* **Articolo**:
╭──

Questo senso comune è diffuso anche a sinistra e la cosa non stupisce. Molte ragioni aiutano a spiegarla. La prima è che critiche al capitalismo su basi diverse dal classismo ce ne sono sempre state (anche di destra, del resto). Il capitalismo genera (o eredita ed esaspera) molteplici contraddizioni sistemiche e «strutturali» (non in senso marxiano). Distrugge l'ambiente, per esempio, e radicalizza i conflitti di genere. Benché l'analisi di queste contraddizioni rischi di rimanere monca se enucleata dal quadro di riferimento della «critica dell'economia politica» (cioè dall'analisi del modo di produzione come dispositivo-base della dinamica riproduttiva sociale), non è una novità che ci sia anche una sinistra anticapitalista non marxista né comunista.
Una seconda ragione la indica lo stesso Marx quando sostiene che «le idee dominanti sono quelle delle classi dominanti». È il nòcciolo un po' ruvido di quella problematica che Gramsci indagherà in tutte le sue complesse articolazioni sotto il titolo di «egemonia». Insomma, nel rifiuto del comunismo pesa, forse, anche la subalternità all'ideologia dominante, che da vent'anni (dalla caduta del Muro) o trenta (dall'imporsi dell'egemonia neoliberista) viene trionfalmente dichiarando obsoleta la prospettiva della trasformazione nel segno della liberazione del lavoro dallo sfruttamento capitalistico. Un'altra ragione - senza offesa per nessuno, ma senza nemmeno eccedere in diplomazia - è l'opportunismo.
In generale il ceto politico evita il rischio di apparire poco attraente, o addirittura respingente, a causa di riferimenti ideologici caduti in disgrazia (in questo caso anche - occorre riconoscerlo - per le responsabilità gravissime, storiche, delle leadership che li hanno assunti come base o a pretesto delle proprie decisioni). Tanto più i politici tengono a evitare tale rischio se attestarsi sul terreno cruciale della critica del modello di sviluppo (cioè fondare la critica del presente sul terreno costitutivo dei rapporti di produzione) porta inevitabilmente a toccare nervi scoperti negli interlocutori con i quali si tratta di ragionare in vista di alleanze di governo o di coalizioni elettorali. Il discorso non è moralistico. Ma ci si dovrà pur chiedere, prima o poi, per che cosa si lavora.

╰──

* **Consegna 1**:
Indica se ciascuna affermazione concorda con l'articolo, rispondendo sì o no e citando le parole decisive del testo.
(a) Esiste una sinistra anticapitalista che non è né marxista né comunista.
(b) La frase «le idee dominanti sono quelle delle classi dominanti» è attribuita a Gramsci.
(c) L'autore definisce moralistico il proprio discorso.
* **Consegna 2**: Elenca tutte le ragioni che l'articolo indica per spiegare perché questo senso comune è diffuso anche a sinistra.
* **Consegna 3**: Secondo l'articolo, con quale titolo Gramsci indagherà la problematica legata alle idee delle classi dominanti?

* **Informazioni mostrate**:
╭──

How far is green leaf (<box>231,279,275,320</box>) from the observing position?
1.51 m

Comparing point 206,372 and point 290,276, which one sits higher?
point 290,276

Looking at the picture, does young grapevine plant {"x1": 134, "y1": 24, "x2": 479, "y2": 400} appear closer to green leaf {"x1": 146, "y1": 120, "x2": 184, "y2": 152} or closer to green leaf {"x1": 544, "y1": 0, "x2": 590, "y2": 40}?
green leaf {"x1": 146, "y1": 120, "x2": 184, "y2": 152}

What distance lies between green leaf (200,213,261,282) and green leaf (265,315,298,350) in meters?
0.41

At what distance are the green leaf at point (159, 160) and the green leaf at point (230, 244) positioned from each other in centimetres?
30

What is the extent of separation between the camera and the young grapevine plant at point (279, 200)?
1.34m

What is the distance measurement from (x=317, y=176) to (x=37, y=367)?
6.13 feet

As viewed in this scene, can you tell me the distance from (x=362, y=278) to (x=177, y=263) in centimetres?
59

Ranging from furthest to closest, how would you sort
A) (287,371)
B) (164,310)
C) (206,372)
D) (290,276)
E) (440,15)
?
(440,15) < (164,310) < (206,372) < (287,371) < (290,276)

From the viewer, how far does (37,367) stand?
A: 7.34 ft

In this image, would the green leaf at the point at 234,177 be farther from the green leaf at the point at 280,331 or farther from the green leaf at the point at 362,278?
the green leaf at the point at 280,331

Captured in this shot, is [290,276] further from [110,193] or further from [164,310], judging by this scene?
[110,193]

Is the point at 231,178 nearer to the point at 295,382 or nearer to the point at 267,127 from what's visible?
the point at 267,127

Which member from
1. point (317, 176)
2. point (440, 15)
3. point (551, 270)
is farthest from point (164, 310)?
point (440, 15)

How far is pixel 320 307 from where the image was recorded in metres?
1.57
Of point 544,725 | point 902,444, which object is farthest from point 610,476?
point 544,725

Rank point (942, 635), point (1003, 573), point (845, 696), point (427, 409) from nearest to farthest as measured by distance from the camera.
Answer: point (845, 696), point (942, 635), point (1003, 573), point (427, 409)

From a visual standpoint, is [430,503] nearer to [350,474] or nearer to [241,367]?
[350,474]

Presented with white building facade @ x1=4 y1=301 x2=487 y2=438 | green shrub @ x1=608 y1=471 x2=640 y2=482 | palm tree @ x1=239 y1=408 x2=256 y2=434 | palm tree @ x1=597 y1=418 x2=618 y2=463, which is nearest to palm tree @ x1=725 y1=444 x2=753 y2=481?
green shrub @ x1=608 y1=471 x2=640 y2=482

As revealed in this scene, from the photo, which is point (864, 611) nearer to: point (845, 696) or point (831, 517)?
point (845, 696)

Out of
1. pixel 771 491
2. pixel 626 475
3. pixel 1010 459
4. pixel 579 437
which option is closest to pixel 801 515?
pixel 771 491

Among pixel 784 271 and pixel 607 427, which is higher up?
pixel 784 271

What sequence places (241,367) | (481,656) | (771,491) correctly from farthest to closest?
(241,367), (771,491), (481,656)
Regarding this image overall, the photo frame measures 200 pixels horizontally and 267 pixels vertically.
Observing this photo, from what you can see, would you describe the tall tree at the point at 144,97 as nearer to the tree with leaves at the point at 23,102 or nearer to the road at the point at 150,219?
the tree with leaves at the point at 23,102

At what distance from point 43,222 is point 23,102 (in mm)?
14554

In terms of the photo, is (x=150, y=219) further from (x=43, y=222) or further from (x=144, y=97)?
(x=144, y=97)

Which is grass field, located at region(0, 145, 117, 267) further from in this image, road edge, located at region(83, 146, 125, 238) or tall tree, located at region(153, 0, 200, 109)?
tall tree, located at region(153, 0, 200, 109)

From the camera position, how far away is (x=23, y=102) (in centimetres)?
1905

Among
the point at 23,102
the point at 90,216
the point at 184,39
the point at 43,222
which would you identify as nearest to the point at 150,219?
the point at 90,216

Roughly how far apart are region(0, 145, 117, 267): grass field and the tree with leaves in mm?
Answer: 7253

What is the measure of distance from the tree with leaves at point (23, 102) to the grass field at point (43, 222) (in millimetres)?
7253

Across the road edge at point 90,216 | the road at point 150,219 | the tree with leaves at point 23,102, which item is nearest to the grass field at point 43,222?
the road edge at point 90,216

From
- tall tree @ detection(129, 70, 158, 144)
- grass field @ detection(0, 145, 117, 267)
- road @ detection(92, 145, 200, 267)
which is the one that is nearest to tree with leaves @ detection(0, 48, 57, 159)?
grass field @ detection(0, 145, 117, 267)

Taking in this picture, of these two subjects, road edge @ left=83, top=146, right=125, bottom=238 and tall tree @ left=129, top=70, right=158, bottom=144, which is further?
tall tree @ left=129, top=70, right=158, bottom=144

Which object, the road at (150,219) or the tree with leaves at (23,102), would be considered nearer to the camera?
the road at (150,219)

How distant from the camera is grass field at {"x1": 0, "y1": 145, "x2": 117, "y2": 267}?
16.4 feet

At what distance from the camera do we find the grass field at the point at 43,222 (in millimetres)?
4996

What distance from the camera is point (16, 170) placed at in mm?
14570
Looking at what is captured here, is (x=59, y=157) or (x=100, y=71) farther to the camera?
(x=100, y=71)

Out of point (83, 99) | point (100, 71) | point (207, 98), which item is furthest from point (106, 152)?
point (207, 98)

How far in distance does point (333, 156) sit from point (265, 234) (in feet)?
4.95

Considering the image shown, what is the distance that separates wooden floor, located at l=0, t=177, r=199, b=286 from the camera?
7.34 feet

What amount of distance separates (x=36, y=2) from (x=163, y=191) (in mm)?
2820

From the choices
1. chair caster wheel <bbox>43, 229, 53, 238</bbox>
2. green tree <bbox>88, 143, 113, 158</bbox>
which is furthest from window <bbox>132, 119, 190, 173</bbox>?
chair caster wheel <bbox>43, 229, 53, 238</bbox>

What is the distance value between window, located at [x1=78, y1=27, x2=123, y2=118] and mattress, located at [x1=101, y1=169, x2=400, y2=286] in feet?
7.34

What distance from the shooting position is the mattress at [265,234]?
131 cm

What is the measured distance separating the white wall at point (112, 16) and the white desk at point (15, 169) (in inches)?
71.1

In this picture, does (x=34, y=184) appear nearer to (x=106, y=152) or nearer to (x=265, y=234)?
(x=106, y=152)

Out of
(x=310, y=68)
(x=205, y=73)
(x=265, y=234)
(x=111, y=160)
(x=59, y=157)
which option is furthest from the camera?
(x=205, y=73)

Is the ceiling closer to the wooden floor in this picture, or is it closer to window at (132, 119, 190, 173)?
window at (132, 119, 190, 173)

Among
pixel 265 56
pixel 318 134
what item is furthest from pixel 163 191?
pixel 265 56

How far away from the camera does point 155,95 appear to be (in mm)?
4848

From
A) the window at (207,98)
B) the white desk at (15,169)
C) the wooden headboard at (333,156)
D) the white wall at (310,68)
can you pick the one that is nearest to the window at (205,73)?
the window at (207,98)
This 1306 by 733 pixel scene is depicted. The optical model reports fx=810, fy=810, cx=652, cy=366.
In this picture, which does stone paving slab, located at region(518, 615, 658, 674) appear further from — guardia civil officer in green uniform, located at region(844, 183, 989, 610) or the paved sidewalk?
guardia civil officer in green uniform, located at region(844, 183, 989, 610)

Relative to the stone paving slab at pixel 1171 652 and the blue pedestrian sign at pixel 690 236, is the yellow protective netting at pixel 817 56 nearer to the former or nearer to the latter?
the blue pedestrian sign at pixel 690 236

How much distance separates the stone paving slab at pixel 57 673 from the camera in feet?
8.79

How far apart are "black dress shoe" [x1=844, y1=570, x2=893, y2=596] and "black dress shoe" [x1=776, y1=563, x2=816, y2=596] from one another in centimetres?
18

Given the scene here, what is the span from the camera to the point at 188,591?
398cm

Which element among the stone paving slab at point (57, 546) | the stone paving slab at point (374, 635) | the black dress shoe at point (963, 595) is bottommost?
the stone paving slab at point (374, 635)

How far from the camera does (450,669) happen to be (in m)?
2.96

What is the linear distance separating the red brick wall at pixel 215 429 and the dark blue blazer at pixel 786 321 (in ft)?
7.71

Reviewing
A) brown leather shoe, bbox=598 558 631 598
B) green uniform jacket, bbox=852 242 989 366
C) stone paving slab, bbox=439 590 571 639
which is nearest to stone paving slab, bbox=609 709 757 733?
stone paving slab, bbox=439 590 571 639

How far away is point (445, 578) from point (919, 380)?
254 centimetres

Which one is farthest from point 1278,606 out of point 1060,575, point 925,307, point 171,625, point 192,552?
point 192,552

╰──

* **Risposta completa 1**:
(a) Sì: «non è una novità che ci sia anche una sinistra anticapitalista non marxista né comunista».
(b) No: «Una seconda ragione la indica lo stesso Marx quando sostiene che «le idee dominanti sono quelle delle classi dominanti»».
(c) No: «Il discorso non è moralistico.»

* **Risposta completa 2**:
1. Ci sono sempre state critiche al capitalismo su basi diverse dal classismo.
2. Nel rifiuto del comunismo pesa, forse, la subalternità all'ideologia dominante.
3. L'opportunismo.

* **Risposta completa 3**: Con il titolo di «egemonia».